The path to the repository and scheme used to derive the name of the image is below:

 

/star/data08/OSG/APP/vm/[VM]/[Operating System]_[Instruction set architecture]_[Instruction set architecture word size]_[STAR lib version]_[maxsize]_[addition detail].[extension]

Place Holder

Definitions

[VM]

The name of the VM software (xen, kvm, virtualBox, ....)

[Operating System]

The Operating System installed (sl4, sl5.3, ubuntu9.10, fedora12, centOS5, ...)

[Instruction set architecture]

x86, SPARC, ARM, Alpha, PowerPC, AVR

[Instruction set architecture word size]

8, 16, 32, 64, 128, 512

[STAR lib version]

The STAR library version (example: sl05a)

[maxsize]

The maxsize to which the image will grow (example: 2GB)

[addition detail]

Any additional detail we may want to add

[extension]

The file extension

 

 

Examples:

/star/data08/OSG/APP/vm/xen/sl5.3_x86_32_sl05c_8GB_ec2.img

/star/data08/OSG/APP/vm/virtualBox/ubuntu9.10_x86_32_sl05c_10GB_ec2.img

In addition there will be a text file with the .checksum extension holding an MD5 checksum hash of the image.

Example of making the hash:

[rcas6016] xen/> ls

sl4_x86_32_sl08e_8GB_ec2.img
sl4_x86_32_sl08e_8GB_ec2.txt

[rcas6016] xen/> md5sum sl4_x86_32_sl08e_8GB_ec2.img > sl4_x86_32_sl08e_8GB_ec2.checksum

/star/data08/OSG/APP/vm/virtualBox/ubuntu9.10_x8

In addition there will be a text file with the .txt extension giving more detail about the contents of the image.

Examples:

/star/data08/OSG/APP/vm/xen/sl5.3_x86_32_sl05c_8GB_ec2.txt

/star/data08/OSG/APP/vm/virtualBox/ubuntu9.10_x86_32_sl05c_10GB_ec2.txt

 

Recommendations for security and standardization (but not yet implemented):

 

Users will need to be able to login without editing the /etc/shadow file.

 

1)There will be a account “root” on all images with a password.

 

Note: In the case of Ubuntu just make the first account root.

 

2) There should be a hard password that changes regularly.
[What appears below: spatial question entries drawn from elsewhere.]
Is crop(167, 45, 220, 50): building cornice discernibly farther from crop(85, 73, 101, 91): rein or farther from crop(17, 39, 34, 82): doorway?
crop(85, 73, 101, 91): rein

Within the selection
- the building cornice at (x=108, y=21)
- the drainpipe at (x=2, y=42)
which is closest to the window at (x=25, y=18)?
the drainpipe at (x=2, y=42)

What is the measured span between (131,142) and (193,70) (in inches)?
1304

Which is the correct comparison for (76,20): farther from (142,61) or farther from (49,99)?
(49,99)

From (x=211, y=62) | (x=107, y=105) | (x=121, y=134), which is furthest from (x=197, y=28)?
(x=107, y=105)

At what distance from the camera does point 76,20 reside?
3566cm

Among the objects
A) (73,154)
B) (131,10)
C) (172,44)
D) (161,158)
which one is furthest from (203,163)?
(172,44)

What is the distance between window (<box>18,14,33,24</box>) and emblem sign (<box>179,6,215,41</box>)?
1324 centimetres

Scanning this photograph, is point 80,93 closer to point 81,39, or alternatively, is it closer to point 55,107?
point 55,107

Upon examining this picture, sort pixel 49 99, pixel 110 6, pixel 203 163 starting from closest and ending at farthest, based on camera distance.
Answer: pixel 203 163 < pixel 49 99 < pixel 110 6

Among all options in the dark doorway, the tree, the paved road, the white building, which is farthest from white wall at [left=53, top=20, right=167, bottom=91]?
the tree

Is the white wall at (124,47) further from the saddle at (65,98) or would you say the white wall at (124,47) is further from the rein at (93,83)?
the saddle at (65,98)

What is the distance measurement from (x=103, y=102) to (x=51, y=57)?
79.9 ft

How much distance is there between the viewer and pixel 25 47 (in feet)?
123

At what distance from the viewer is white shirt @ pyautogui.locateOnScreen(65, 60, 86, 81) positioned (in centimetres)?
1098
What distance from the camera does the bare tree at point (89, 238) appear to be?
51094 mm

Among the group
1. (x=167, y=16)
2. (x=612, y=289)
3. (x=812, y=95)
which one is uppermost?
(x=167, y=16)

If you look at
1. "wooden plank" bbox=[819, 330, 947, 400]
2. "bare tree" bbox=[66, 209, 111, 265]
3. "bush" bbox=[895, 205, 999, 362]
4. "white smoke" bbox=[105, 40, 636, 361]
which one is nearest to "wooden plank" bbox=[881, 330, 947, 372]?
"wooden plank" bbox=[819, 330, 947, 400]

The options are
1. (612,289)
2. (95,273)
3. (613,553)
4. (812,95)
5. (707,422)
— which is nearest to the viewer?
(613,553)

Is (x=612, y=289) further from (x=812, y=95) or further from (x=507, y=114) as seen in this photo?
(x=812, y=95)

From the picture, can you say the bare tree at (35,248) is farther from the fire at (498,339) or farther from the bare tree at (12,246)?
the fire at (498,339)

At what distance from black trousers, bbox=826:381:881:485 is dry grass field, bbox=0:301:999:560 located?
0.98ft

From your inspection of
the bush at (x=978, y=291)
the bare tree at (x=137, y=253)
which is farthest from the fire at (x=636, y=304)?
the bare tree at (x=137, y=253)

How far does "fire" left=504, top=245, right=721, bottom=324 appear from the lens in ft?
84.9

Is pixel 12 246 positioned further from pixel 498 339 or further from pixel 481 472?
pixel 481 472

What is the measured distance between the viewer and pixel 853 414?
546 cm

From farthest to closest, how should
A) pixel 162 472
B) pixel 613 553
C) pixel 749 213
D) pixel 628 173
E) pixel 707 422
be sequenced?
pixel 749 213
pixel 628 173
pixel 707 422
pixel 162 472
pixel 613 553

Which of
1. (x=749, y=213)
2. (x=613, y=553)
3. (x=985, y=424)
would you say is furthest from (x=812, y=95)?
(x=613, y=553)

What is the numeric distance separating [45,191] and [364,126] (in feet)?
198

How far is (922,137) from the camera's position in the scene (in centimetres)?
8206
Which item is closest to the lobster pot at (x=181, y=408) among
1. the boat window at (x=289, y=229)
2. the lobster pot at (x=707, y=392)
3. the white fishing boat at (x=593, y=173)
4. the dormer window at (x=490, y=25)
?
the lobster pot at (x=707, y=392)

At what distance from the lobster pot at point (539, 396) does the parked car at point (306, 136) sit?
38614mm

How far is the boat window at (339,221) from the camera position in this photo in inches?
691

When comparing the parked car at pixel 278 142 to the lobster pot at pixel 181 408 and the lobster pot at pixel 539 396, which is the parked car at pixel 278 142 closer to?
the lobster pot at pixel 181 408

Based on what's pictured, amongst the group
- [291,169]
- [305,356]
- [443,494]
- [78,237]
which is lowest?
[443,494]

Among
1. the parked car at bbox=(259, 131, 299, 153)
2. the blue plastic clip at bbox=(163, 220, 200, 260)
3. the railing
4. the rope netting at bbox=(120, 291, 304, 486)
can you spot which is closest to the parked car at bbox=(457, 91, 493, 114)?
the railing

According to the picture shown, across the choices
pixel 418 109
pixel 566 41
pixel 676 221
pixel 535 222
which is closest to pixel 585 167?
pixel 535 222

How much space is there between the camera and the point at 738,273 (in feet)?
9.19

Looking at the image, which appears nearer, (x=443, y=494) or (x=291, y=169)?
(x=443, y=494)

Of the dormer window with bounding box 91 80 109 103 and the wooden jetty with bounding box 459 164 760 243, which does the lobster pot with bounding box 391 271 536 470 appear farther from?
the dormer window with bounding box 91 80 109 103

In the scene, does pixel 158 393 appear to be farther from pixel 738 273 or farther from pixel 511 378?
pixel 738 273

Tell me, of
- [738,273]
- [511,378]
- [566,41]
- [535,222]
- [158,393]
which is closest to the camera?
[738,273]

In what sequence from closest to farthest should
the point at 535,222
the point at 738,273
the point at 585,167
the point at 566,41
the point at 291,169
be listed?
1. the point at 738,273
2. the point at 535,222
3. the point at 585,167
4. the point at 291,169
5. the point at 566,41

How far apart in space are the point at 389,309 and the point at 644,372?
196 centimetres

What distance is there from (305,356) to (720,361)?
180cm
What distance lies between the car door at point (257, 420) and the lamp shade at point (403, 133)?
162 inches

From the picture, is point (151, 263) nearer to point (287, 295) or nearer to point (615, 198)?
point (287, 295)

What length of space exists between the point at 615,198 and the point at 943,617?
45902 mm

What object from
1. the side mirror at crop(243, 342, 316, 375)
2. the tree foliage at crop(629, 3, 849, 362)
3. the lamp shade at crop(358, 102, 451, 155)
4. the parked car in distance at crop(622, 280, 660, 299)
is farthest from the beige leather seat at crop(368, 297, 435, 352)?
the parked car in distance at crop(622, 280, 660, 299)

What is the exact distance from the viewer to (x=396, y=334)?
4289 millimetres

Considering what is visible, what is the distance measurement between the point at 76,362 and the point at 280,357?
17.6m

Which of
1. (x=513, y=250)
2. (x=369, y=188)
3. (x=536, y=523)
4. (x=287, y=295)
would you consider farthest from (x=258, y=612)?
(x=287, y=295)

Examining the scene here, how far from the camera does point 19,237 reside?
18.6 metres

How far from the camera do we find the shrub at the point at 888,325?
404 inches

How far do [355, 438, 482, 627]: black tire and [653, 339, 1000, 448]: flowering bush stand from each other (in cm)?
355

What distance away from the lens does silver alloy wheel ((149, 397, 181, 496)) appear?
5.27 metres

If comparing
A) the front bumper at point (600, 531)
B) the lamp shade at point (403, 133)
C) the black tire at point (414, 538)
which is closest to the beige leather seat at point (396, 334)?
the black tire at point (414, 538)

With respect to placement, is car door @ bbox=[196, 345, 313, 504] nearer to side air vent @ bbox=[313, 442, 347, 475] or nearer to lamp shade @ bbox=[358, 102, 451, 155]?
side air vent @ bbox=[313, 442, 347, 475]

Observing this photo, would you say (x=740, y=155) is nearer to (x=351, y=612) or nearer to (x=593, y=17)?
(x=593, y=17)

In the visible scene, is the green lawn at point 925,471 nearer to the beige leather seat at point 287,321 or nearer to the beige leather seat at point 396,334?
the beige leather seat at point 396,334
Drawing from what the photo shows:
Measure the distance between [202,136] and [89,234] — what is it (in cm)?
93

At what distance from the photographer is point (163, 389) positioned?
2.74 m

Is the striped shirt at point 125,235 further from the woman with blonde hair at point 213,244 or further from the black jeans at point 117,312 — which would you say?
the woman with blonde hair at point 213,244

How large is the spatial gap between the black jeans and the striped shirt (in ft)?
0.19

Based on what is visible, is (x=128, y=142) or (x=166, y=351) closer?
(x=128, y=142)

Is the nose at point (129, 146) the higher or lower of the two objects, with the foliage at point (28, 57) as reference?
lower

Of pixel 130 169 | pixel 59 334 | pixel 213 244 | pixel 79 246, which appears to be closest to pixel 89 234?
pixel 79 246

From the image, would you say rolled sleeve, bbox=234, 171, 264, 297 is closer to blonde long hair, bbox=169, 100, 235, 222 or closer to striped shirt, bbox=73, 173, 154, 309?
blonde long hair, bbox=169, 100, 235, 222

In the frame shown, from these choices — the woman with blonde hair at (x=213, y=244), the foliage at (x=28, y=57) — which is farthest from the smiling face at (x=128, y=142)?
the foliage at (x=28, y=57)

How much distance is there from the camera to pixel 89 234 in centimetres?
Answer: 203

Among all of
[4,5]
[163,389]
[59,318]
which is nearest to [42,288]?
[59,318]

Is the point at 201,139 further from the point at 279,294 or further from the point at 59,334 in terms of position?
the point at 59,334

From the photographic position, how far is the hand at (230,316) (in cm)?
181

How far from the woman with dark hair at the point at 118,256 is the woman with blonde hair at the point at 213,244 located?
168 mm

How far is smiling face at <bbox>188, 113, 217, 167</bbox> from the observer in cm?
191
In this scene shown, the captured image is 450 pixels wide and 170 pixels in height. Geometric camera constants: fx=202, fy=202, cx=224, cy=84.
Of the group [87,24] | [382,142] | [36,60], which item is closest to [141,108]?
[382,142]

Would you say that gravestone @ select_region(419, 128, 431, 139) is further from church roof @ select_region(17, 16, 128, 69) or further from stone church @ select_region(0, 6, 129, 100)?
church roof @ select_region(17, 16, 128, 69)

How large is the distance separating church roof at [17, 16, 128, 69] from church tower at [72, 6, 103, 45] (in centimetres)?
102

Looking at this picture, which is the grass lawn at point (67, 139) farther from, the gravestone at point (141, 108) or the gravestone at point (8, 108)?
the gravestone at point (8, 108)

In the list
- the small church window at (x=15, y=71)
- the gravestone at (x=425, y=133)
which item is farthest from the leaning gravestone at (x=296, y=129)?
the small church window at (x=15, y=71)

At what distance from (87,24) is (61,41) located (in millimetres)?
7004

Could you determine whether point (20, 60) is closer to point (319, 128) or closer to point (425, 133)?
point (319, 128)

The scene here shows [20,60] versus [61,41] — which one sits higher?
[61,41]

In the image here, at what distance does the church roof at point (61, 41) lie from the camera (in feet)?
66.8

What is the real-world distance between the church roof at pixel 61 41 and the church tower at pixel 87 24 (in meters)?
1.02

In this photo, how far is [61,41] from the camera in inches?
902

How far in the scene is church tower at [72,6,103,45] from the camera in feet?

This can be done by scripting the below command to run every time the image is started (by putting in /etc/rc.local for example):

 

date '+%y%m SEED=someLongString' | md5sum | base64 | sed 's|\(...........\).*|\1|' | passwd --stdin username

Then the command below can be placed in the text description of the image. The user instantiating the image can run the command to get the password. Example:

[rcas6007] ~/> date '+%y%m SEED=someLongString' | md5sum | sed 's|\(...........\).*|\1|' | \
base64 | sed 's|\(...........\).*|\1|'
 

YjNkNTE5YWJ

If the command is compromised the seed will need to be changed.  

 

Alternatively:

There could also be a repository of ssh public keys available via a network connection which images can pull in.

 

3) There will be an account “star” on all images. This account will have the STAR environment (startup scripts). This is the account under which the actual jobs are run.